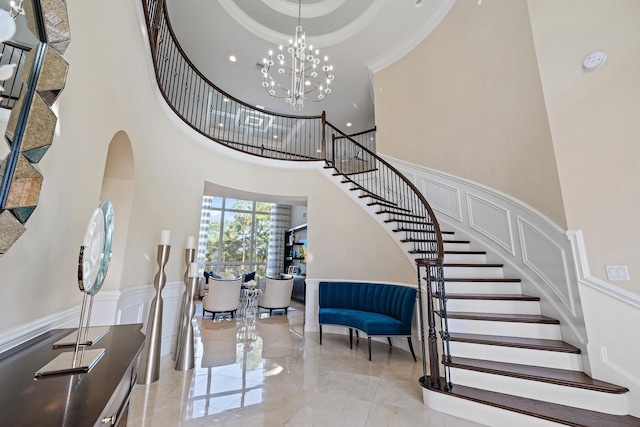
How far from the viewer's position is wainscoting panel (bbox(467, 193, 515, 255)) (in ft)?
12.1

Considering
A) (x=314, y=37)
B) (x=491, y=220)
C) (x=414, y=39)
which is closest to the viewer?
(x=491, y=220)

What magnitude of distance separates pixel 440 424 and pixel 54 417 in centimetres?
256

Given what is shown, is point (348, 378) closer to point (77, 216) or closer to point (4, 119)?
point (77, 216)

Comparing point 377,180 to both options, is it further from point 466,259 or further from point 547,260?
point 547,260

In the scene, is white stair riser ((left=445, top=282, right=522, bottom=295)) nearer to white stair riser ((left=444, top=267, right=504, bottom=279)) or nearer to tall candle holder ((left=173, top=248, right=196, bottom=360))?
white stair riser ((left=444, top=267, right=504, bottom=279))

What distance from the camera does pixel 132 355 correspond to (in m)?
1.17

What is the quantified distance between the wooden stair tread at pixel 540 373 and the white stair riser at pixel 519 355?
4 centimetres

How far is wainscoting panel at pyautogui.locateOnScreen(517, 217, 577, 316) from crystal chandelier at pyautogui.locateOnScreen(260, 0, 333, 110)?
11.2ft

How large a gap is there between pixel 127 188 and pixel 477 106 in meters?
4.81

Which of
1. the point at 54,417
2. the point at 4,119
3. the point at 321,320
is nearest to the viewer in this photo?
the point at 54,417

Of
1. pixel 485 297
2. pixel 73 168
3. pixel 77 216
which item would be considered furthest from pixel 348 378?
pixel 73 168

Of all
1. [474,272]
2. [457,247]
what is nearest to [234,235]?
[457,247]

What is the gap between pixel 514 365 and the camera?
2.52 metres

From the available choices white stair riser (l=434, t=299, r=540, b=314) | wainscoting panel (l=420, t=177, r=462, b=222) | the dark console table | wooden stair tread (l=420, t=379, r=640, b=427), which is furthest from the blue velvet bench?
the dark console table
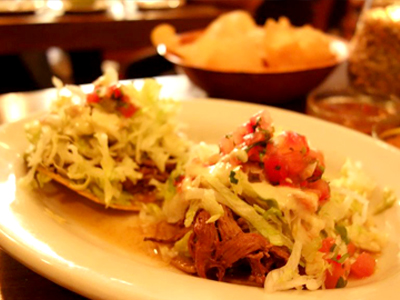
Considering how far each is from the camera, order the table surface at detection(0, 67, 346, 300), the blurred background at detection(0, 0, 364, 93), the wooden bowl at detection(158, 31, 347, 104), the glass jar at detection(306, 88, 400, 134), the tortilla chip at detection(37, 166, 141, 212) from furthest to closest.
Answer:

## YOUR GOAL
Pictures are not part of the copy; output everything else in the records exactly.

## SOLUTION TO THIS TASK
How far from the viewer's position is wainscoting panel (bbox(467, 193, 515, 255)) (in ft)?
12.1

Considering
A) (x=314, y=37)
B) (x=491, y=220)
C) (x=414, y=39)
which is closest to the viewer?
(x=491, y=220)

What magnitude of distance separates pixel 440 424 and pixel 54 417 in centimetres?
256

Given what is shown, is point (348, 378) closer to point (77, 216) or closer to point (4, 119)?
point (77, 216)

Comparing point 377,180 to both options, is it further from point 466,259 or further from point 547,260?
point 547,260

In the scene, is white stair riser ((left=445, top=282, right=522, bottom=295)) nearer to white stair riser ((left=444, top=267, right=504, bottom=279)) or nearer to tall candle holder ((left=173, top=248, right=196, bottom=360))?
white stair riser ((left=444, top=267, right=504, bottom=279))

What distance from the camera does pixel 132 355 correspond to (in m)?
1.17

What is the quantified distance between the wooden stair tread at pixel 540 373 and the white stair riser at pixel 519 355?
4 centimetres

How far is wainscoting panel at pyautogui.locateOnScreen(517, 217, 577, 316) from crystal chandelier at pyautogui.locateOnScreen(260, 0, 333, 110)?
11.2ft

How large a gap is there between pixel 127 188 and pixel 477 106 in meters?
4.81

Which of
1. the point at 54,417
2. the point at 4,119
3. the point at 321,320
is nearest to the viewer in this photo?
the point at 54,417

Of
1. pixel 485 297
2. pixel 73 168
3. pixel 77 216
which item would be considered furthest from pixel 348 378?
pixel 73 168

Of all
1. [474,272]
2. [457,247]
what is nearest to [234,235]?
[457,247]

What is the gap between pixel 514 365 and the camera?
2.52 metres

From the available choices white stair riser (l=434, t=299, r=540, b=314) | wainscoting panel (l=420, t=177, r=462, b=222) | the dark console table | wooden stair tread (l=420, t=379, r=640, b=427), which is furthest from the blue velvet bench?
the dark console table
Considering how far each is from the camera, order the table surface at detection(0, 67, 346, 300), the blurred background at detection(0, 0, 364, 93), the wooden bowl at detection(158, 31, 347, 104), the glass jar at detection(306, 88, 400, 134), the tortilla chip at detection(37, 166, 141, 212) from furthest to closest.
Answer:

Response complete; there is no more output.